Repeat exactly the lines of the records below, starting at the line containing "Kadırga ve Alaca" and ending at the line containing "lycklig pensionär för par arkivbild". Leave the pictures out.

» WORKING DATA
☆ ☆ ☆ ☆

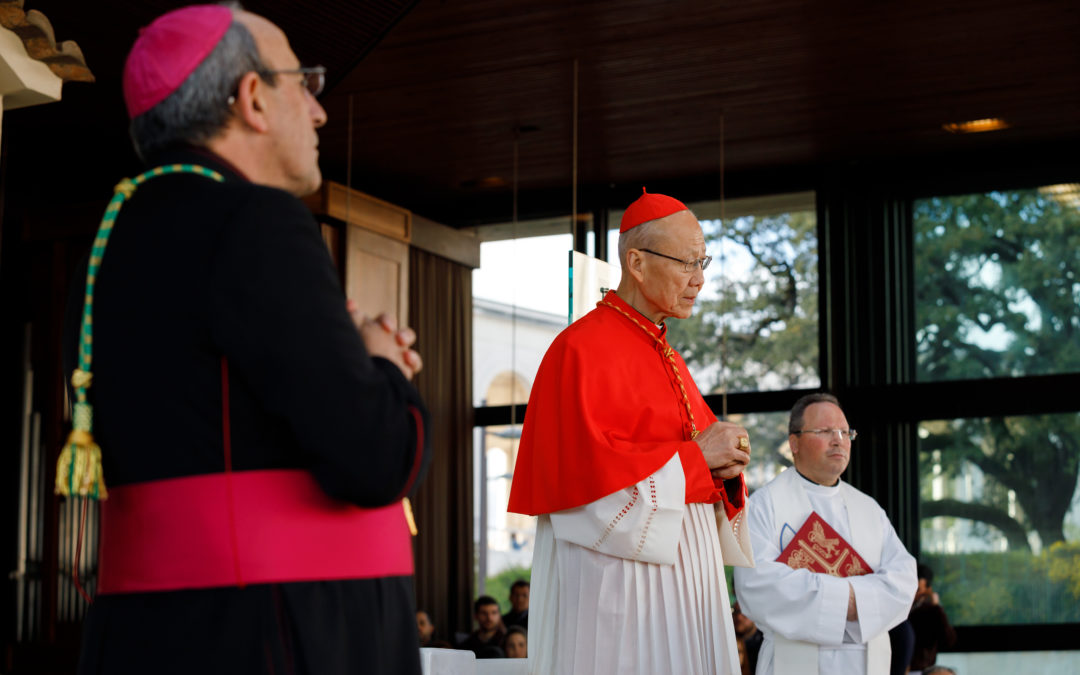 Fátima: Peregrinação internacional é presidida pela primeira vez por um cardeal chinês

☆ ☆ ☆ ☆

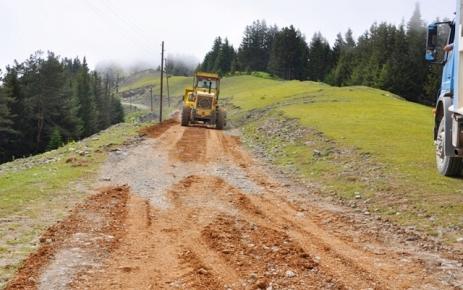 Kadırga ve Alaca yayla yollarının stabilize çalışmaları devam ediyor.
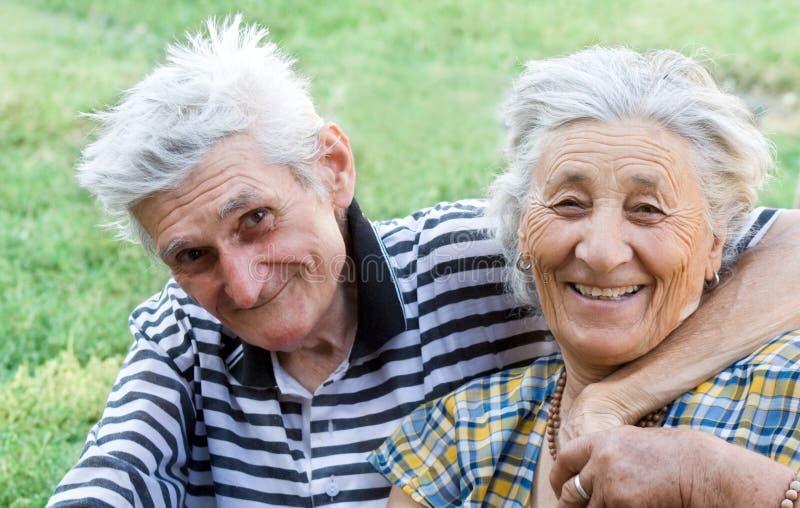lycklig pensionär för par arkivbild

☆ ☆ ☆ ☆

» ANSWER TO THE EXERCISE
 Kadırga ve Alaca yayla yollarının stabilize çalışmaları devam ediyor.
lycklig pensionär för par arkivbild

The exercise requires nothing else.